[Transcribed page contents]

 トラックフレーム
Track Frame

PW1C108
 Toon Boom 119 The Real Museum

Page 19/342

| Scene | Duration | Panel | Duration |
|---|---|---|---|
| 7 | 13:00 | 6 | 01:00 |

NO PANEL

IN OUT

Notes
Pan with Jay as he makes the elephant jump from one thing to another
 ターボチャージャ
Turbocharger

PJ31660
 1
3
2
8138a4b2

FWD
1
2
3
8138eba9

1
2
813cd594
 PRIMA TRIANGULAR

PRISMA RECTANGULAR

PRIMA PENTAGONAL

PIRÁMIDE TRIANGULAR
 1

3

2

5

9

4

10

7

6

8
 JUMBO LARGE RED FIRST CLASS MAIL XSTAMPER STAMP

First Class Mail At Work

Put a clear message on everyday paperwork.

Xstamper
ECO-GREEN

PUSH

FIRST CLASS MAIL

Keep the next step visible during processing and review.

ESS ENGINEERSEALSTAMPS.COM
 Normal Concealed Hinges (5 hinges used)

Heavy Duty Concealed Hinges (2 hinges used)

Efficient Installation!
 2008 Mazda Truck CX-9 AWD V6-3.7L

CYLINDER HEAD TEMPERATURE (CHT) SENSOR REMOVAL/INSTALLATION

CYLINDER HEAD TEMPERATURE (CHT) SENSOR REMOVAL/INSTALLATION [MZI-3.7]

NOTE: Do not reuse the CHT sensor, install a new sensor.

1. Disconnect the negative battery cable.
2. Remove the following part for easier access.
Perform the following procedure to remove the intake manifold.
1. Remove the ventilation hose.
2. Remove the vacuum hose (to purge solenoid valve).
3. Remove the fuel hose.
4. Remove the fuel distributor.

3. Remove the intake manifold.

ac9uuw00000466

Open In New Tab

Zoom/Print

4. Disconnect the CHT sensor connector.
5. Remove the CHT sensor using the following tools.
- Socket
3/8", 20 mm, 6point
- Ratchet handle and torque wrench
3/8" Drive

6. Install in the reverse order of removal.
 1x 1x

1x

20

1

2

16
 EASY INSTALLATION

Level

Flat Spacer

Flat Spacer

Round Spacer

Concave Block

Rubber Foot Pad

## INSTRUCTIONS TO FOLLOW:
Please return the records above exactly as they are written.

## ANSWER TO THE EXERCISE:
 トラックフレーム
Track Frame

PW1C108
 Toon Boom 119 The Real Museum

Page 19/342

| Scene | Duration | Panel | Duration |
|---|---|---|---|
| 7 | 13:00 | 6 | 01:00 |

NO PANEL

IN OUT

Notes
Pan with Jay as he makes the elephant jump from one thing to another
 ターボチャージャ
Turbocharger

PJ31660
 1
3
2
8138a4b2

FWD
1
2
3
8138eba9

1
2
813cd594
 PRIMA TRIANGULAR

PRISMA RECTANGULAR

PRIMA PENTAGONAL

PIRÁMIDE TRIANGULAR
 1

3

2

5

9

4

10

7

6

8
 JUMBO LARGE RED FIRST CLASS MAIL XSTAMPER STAMP

First Class Mail At Work

Put a clear message on everyday paperwork.

Xstamper
ECO-GREEN

PUSH

FIRST CLASS MAIL

Keep the next step visible during processing and review.

ESS ENGINEERSEALSTAMPS.COM
 Normal Concealed Hinges (5 hinges used)

Heavy Duty Concealed Hinges (2 hinges used)

Efficient Installation!
 2008 Mazda Truck CX-9 AWD V6-3.7L

CYLINDER HEAD TEMPERATURE (CHT) SENSOR REMOVAL/INSTALLATION

CYLINDER HEAD TEMPERATURE (CHT) SENSOR REMOVAL/INSTALLATION [MZI-3.7]

NOTE: Do not reuse the CHT sensor, install a new sensor.

1. Disconnect the negative battery cable.
2. Remove the following part for easier access.
Perform the following procedure to remove the intake manifold.
1. Remove the ventilation hose.
2. Remove the vacuum hose (to purge solenoid valve).
3. Remove the fuel hose.
4. Remove the fuel distributor.

3. Remove the intake manifold.

ac9uuw00000466

Open In New Tab

Zoom/Print

4. Disconnect the CHT sensor connector.
5. Remove the CHT sensor using the following tools.
- Socket
3/8", 20 mm, 6point
- Ratchet handle and torque wrench
3/8" Drive

6. Install in the reverse order of removal.
 1x 1x

1x

20

1

2

16
 EASY INSTALLATION

Level

Flat Spacer

Flat Spacer

Round Spacer

Concave Block

Rubber Foot Pad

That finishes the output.